During the 1st yr of life, the infant skin microbiome increases in diversity, including species richness and evenness. The skin of the younger infant is relatively undifferentiated between body sites, with more shared species among different body sites such as arms, forehead, and buttocks than the older infant when the microbial communities at each site undergo differentiation. As with the early infancy oral microbiota, skin of the young infant skin is predominantly colonized by Firmicutes, including Streptococcaceae and Staphylococcaceae, with the inclusion of bacteria from other phyla such as Actinobacteria, Proteobacteria, and Bacteroidetes as the skin matures. The adult skin microbiome displays a high degree of geodiversity—differences in composition depending on site and local physiology, with major differences in dry and wet skin sites. However, the linkage between skin development in childhood and maturation of the skin microbiome remains a subject of ongoing studies.

Social structure and family interactions likely play a significant role in the development of the early life microbiome. Breast milk feeding provides a microbiologic link between mothers and infants, including transmission of probiotic-like organisms such as lactobacilli and bifidobacteria, each of which may have some protective effects, including protection against diarrheal diseases and atopy. Pediatricians have long been aware of the infectious disease risks and benefits of daycare attendance, with examples of shared pneumococcal strains producing otitis media and outbreaks of respiratory syncytial virus infection and associations with reduced atopy, allergy, and possibly asthma. Family contacts are risks for acquisition of methicillin-resistant Staphylococcus aureus and subsequent disease. Studies also demonstrate transmission of parts of the human microbiome between household individuals and domesticated pets such as dogs and cats. For example, family members share the same strains of Escherichia coli known to produce urinary tract infections in one of the household members. There may be differences in the oral microbiota among infants for whom the parents did and did not use the practice of pacifier sucking for cleaning. In rural settings, microbiome sharing extends to livestock, household surfaces, and household members. Thus, development of the microbiome during childhood with environmental interactions is a complicated process that continues to be explored.

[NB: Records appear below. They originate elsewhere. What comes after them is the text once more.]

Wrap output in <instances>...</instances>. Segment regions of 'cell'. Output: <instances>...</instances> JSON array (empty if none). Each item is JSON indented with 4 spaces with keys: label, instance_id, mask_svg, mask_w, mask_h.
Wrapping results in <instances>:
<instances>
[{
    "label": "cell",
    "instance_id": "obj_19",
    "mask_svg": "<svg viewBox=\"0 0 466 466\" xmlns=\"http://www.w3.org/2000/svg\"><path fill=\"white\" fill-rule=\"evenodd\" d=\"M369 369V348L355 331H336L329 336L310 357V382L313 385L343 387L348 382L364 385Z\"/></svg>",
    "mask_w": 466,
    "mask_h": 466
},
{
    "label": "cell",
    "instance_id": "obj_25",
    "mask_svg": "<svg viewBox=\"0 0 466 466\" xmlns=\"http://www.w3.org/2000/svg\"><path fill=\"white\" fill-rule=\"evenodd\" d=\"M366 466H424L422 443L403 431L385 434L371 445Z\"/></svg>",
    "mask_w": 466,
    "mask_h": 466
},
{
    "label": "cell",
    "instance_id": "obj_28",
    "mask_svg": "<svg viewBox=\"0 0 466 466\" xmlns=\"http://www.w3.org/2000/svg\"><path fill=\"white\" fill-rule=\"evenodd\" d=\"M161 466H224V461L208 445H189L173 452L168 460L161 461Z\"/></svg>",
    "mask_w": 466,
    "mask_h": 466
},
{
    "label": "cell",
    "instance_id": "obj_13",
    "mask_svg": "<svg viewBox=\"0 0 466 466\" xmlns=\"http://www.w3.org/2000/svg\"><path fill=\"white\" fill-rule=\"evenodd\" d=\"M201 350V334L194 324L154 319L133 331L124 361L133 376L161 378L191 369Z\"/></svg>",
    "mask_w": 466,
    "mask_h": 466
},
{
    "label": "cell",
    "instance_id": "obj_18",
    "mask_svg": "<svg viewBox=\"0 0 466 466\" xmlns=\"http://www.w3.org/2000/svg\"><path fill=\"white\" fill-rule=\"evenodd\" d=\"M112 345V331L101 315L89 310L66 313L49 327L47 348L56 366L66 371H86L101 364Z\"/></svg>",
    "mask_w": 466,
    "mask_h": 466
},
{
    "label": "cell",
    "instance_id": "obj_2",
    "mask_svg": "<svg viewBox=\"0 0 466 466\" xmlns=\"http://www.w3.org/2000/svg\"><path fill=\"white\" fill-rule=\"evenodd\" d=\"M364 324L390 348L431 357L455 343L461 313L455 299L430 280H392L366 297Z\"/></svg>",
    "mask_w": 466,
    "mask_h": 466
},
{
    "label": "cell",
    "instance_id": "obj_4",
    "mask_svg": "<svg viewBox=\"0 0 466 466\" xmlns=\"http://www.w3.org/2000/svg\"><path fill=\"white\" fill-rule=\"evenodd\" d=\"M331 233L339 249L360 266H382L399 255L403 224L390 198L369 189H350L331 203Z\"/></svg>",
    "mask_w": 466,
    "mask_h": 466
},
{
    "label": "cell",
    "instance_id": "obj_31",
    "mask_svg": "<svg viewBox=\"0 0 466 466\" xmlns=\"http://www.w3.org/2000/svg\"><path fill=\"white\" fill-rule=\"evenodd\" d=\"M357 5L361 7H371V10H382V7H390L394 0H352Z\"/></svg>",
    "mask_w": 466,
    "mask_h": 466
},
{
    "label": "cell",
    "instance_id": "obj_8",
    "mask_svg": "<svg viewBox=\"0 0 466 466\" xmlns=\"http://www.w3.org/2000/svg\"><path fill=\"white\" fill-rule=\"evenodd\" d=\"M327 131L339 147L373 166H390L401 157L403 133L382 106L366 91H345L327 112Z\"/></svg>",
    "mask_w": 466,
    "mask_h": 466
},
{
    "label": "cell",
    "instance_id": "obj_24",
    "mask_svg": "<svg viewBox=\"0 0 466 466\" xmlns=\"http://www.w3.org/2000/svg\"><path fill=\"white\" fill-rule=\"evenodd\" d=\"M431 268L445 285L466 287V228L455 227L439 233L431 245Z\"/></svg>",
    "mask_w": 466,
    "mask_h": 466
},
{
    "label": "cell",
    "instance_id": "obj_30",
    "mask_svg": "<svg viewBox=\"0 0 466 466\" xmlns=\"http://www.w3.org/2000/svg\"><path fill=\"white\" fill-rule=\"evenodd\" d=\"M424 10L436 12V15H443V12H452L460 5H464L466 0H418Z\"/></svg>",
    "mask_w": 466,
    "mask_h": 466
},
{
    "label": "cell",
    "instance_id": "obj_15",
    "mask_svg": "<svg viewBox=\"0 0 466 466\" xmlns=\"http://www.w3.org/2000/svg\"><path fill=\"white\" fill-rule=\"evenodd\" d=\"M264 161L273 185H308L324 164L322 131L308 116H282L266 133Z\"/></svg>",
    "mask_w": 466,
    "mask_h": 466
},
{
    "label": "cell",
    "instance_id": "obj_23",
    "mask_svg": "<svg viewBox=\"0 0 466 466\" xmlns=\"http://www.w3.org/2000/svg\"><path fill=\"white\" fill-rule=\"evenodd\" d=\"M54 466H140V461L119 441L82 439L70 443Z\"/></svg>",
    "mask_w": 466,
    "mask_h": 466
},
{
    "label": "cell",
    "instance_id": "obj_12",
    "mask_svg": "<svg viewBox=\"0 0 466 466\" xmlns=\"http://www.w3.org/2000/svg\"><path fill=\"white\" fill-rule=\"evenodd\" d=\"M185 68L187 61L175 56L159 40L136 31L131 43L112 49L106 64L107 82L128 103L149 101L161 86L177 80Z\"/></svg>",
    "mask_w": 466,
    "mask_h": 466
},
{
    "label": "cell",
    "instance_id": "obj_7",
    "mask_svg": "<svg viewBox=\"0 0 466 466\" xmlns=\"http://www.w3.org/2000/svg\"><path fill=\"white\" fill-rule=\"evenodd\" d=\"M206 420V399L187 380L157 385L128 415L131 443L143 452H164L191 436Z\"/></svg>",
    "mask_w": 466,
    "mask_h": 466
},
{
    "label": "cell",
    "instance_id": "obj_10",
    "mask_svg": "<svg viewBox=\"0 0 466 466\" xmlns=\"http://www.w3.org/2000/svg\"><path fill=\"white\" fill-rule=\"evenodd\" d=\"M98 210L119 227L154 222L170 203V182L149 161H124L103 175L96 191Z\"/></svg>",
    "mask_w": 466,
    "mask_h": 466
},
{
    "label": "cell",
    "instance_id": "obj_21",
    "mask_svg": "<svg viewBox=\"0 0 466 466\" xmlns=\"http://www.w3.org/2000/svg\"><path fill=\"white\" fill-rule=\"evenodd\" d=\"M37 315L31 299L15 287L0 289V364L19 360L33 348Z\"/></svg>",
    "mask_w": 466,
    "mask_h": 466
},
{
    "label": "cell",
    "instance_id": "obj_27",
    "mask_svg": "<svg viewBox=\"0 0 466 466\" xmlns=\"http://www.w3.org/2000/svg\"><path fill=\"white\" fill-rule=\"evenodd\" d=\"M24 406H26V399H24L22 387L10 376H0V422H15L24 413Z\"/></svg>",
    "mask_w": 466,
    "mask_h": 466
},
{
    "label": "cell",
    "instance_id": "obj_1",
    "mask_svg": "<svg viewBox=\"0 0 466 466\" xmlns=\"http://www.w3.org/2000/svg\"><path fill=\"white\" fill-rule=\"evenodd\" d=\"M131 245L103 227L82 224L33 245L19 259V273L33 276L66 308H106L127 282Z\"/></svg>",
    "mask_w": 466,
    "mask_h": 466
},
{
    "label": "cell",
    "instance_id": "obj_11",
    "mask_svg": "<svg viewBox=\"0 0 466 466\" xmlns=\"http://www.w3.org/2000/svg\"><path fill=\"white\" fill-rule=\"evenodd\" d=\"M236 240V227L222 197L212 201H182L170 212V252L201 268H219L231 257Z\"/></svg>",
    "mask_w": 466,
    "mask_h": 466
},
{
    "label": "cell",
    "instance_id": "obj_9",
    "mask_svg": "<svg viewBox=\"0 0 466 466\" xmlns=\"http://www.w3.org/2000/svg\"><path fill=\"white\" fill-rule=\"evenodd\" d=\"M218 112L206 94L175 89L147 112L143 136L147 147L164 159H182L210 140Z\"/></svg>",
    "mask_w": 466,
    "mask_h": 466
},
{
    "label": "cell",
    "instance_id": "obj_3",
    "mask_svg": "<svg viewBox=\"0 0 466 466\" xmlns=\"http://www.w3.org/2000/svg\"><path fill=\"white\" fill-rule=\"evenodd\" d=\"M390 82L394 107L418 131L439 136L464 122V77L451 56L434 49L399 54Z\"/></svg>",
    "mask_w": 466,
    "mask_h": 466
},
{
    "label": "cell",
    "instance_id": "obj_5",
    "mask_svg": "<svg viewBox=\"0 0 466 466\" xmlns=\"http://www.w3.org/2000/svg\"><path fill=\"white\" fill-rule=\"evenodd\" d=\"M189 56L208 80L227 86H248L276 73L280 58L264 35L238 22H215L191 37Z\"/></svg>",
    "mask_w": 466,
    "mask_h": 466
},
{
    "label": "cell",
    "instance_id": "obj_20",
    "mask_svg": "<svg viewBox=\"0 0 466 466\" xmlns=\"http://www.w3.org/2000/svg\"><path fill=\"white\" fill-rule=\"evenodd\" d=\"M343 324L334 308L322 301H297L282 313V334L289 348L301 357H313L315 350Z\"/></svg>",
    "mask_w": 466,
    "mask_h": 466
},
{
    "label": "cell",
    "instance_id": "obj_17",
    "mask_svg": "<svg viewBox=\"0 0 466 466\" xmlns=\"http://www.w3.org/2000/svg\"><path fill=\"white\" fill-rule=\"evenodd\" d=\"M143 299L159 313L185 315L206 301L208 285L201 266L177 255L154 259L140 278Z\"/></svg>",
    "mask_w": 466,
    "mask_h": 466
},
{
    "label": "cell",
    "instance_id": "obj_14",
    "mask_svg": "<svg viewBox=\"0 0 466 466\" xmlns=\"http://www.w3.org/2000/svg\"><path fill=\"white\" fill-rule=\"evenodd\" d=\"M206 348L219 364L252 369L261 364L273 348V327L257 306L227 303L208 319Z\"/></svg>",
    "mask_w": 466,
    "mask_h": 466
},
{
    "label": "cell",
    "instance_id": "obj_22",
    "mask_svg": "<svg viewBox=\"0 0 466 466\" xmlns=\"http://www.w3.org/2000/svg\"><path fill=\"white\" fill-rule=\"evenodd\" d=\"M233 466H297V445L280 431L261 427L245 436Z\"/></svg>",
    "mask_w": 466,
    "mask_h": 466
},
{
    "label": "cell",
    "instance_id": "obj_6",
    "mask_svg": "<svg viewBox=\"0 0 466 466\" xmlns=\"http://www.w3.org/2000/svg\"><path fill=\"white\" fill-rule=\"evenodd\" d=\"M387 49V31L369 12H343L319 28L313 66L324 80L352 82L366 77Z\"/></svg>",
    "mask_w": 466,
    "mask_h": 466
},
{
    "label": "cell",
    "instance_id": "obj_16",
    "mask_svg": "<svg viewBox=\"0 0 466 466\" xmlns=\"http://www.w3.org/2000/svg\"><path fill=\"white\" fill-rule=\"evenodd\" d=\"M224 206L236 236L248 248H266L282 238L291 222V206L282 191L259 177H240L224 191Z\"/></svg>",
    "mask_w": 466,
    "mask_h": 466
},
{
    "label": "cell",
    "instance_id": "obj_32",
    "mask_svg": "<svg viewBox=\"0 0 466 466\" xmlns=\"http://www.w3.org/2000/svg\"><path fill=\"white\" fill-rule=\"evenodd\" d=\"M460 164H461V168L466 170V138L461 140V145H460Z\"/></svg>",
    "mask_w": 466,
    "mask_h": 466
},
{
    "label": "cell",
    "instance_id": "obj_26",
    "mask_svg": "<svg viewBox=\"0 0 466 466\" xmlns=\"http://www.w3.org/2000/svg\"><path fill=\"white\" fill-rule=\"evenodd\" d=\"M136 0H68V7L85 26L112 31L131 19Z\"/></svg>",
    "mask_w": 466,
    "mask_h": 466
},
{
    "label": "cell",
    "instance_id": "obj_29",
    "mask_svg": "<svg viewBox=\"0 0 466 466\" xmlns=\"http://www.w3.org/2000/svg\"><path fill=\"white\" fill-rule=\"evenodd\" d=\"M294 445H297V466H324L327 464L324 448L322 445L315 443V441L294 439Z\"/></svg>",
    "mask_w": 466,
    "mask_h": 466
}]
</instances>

The Microbiome and Physiologic Development

Increasingly complex roles are being identified for the microbiome in the development of mammalian physiology ( Fig. 196.2 ). These roles include the development of the enteral tract, respiratory tract, immune system, hematologic system, metabolic-endocrine system, and neurologic system. The details of how the microbiome contributes to these developmental processes in humans are still under intense investigation; however, modeling in other mammalian systems predicts that the microbiome will have a critical role across species.